Anti-Radar techniques

Main article: Stealth technology § Radar cross-section (RCS) reductions

The radar cross-section (RCS) of an object is a measure of how much electromagnetic (EM) energy is reflected by an object expressed as an area (typically square meters). The RCS of an object is a function of the object's size, shape, and materials. It also varies depending upon the frequency of the EM energy.

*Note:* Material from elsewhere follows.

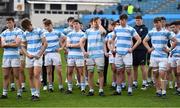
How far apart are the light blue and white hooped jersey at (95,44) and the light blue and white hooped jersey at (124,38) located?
0.46 meters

Because long-distance search/acquisition radars use different frequencies than short range fire control radars, a variety of techniques would have to be used to protect the U-2.

All parts of the aircraft created reflections (the fuselage, tail, wings, engine inlets, and exhaust) . The anti-radar techniques investigated fell into 2 categories: either absorbing the radar energy or creating reflections that interfered with the reflections from the aircraft.

Wallpaper

Purcell's first concept was an absorber material to be placed on the U-2's fuselage. Developed by the Lincoln Lab team and Lockheed, it became known as "Wallpaper". It consisted of a conductive pattern printed on a flexible sheet called grid that was then glued to honeycomb that was then applied to the aircraft. It was intended to be effective against the higher frequency radars [5].

Trapeze

To reduce low-frequency (70 MHz) reflections from the leading and trailing edges of the wings, a wire was placed parallel to and ahead of each wing's leading edge and another parallel to and behind each wing's trailing edge. To anchor the outboard end of each wire, a fiberglass pole was attached to each wingtip to give anchor points ahead and behind the wings. Each wire then ran from the front end of each pole to the slipper tank (which projected in front of the wing) and from the slipper tank to the fuselage. Behind each wing, a wire ran from the back end of the fiberglass pole to the fuselage. The horizontal stabilizer was treated in a similar manner.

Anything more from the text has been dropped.